© USGS Bee Inventory and Monitoring LabBombus affinis, the rusty patched bumblebee, is shown here.
Recently, researchers at Queen Mary University of London
trained a group of buff-tailed bumblebees (
Bombus terrestris) to get little balls into goals — in a soccer-like game — in exchange for sweet treats.
It's not the first time bees have flexed their mental muscle in the lab. In addition to learning games, bees can also
recognize human faces in photographs,
count to four, and
solve computer science's famous "traveling salesman" problem.
"All too often, people will assume that because a bee's brain is little, which it undoubtedly is — it's no larger than perhaps a pinhead — that it might, therefore, be simple or not complex," says Lars Chittka, a professor of sensory and behavioral ecology at Queen Mary University of London, and one of the soccer study's co-authors. (He also co-authored the "traveling salesman" study.)

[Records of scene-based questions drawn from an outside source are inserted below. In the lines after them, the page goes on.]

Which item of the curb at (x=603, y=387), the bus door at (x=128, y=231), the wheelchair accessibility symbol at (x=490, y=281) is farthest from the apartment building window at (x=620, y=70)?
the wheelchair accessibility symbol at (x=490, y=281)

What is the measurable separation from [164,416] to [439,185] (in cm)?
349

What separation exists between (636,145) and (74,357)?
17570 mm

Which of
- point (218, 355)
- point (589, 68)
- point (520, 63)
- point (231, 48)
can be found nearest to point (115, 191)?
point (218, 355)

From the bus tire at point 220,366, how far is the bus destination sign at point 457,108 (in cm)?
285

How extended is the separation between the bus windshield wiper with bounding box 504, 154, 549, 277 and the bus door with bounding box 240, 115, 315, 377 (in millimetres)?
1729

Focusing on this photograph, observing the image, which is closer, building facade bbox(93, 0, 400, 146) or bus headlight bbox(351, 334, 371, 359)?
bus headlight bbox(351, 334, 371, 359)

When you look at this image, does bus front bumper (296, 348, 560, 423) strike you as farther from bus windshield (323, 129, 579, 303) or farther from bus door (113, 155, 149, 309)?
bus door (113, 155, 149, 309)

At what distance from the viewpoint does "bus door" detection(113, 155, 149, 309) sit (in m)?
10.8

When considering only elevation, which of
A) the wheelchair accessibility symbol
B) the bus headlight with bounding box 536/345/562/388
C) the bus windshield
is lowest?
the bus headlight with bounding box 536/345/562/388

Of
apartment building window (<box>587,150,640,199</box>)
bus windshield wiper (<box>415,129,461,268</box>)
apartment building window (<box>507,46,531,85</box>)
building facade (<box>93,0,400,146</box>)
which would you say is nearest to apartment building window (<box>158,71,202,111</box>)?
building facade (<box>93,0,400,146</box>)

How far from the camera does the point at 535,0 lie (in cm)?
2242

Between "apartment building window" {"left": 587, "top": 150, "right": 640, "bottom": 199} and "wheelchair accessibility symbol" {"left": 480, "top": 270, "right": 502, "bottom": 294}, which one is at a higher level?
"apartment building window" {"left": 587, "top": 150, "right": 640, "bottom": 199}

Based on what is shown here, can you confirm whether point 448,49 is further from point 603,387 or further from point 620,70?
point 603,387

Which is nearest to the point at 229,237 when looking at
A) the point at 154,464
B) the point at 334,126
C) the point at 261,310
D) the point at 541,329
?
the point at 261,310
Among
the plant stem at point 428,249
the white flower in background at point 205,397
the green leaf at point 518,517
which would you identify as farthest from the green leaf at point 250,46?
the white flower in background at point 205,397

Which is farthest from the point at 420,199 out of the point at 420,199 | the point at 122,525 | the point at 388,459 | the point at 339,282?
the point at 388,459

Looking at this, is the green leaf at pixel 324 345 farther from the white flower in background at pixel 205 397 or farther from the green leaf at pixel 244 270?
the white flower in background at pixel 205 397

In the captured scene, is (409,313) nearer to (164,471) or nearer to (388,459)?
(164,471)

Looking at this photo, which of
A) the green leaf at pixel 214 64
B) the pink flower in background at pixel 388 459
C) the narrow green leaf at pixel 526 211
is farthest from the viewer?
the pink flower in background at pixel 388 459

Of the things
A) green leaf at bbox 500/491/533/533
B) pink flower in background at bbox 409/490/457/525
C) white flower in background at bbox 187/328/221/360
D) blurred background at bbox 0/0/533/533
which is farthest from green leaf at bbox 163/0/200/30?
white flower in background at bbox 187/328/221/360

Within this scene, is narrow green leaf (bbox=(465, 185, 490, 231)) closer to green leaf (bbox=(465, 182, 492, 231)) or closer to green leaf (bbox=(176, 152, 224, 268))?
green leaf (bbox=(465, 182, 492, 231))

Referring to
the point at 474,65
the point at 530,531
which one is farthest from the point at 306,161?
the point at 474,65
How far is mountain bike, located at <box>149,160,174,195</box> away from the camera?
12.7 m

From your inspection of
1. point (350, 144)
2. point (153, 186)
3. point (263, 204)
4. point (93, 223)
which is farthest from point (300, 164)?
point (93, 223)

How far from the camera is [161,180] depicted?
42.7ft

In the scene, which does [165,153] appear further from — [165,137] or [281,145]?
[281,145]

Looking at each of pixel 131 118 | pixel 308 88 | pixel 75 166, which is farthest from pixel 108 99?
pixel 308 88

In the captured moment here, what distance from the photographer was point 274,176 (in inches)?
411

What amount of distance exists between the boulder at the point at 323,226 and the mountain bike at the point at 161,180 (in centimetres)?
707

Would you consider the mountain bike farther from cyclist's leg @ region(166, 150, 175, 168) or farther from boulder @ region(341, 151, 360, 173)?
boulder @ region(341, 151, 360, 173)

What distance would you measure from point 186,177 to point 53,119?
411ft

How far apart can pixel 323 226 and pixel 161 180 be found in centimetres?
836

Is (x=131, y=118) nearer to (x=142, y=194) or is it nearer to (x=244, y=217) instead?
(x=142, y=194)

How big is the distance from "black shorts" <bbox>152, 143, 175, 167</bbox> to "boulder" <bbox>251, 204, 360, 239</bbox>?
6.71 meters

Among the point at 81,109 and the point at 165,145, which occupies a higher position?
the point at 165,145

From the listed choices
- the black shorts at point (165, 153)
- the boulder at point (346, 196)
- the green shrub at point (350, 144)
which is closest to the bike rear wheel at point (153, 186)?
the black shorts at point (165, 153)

But he explains that while bees pack just a million neurons into their tiny brains, each one may be as complex in structure as a fully grown oak tree. What's more, bee neurons are extraordinarily networked:
"A single one of these nerve cells might make contact with perhaps 10,000 or 100,000 other cells in that same brain."
"So, it's a long way from being a simple brain, but perhaps it's simpler than obviously a human brain with its 85 billion neurons," he says. "And so, therefore, we're hoping that we can use bees as a shortcut to understand integrative brain function and multitasking."